Wide-column flexibility doesn’t have to come at the expense of performance — see where the two models differ, where each one wins, and why you no longer have to choose

Aerospike published a paid benchmark to show it’s faster. Color me surprised…it defined the winner as itself. Aerospike benchmarked the one workload its architecture is built for. This article shares the fuller picture: what a wide-column database does that a key-value store can’t, why that’s a genuinely harder engineering problem, and how — even with broader capabilities — ScyllaDB still beats Aerospike at its own (rather limited) game.

Let’s start by giving Aerospike its due. It’s a very good key/value database. Caching keys in RAM while values sit on fast NVMe is a clever design for a simple K/V model: you get excellent throughput and superb low latency. But when a vendor enters your backyard with a benchmark, the right response is to educate the market on what the numbers leave out. The challenge also inspired us to build a pure K/V option of our own. (More on that later.)

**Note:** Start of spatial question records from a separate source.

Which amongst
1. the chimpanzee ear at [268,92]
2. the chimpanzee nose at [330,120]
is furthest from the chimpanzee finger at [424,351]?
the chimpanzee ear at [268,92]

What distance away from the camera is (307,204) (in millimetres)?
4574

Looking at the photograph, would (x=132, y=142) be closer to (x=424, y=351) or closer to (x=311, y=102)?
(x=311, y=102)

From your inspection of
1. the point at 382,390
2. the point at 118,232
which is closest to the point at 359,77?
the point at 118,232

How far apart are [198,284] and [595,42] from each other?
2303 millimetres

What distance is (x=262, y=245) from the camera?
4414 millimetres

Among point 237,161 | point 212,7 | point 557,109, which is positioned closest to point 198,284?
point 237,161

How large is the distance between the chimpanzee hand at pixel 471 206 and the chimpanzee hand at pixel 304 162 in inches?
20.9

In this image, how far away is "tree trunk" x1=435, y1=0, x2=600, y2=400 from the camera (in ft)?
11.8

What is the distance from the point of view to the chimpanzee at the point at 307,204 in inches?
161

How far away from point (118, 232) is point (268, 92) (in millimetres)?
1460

ScyllaDB is a more sophisticated database. It belongs to the wide-column NoSQL family, a strict superset of key/value. The model gives every row a full set of clustering keys. A single row can hold millions of independent entries, and any one cell can be read or written without touching the rest. High availability and disaster recovery are baked into the model, along with configurable replication, local and global indexes, best-in-class elasticity, and a managed service with bring-your-own-cloud, encryption, bring-your-own-keys, and security built in.

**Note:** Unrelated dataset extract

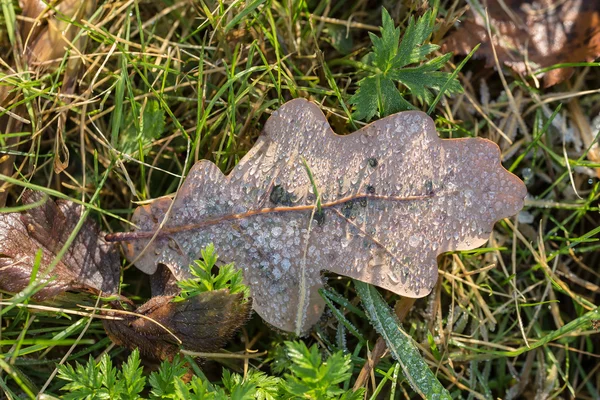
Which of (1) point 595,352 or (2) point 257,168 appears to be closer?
(2) point 257,168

This post explains why wide-column flexibility doesn’t have to come at the expense of performance. We’ll show where the two models differ, where each one wins, and why you no longer have to choose.

Wide-column (KKV) vs key/value (KV)

A key/value store is a collection of rows, each with a key and a value. That value might be a single element or a set of bins, but they all share one unit of allocation. A wide-column database, by contrast, can host millions of independent cells in each row. Think of it as a key-key-value: a partition key locates the row, and ordered clustering keys locate multiple cells within it.

Clustering keys unlock real access patterns

Because clustering keys allow you to sort, ScyllaDB is a natural time-series database. Partition by sensor_id, cluster by timestamp, and “fetch every reading for sensor A between Tuesday and Friday” becomes an efficient range scan. The same shape powers messaging, event logs, IoT, and ML feature stores.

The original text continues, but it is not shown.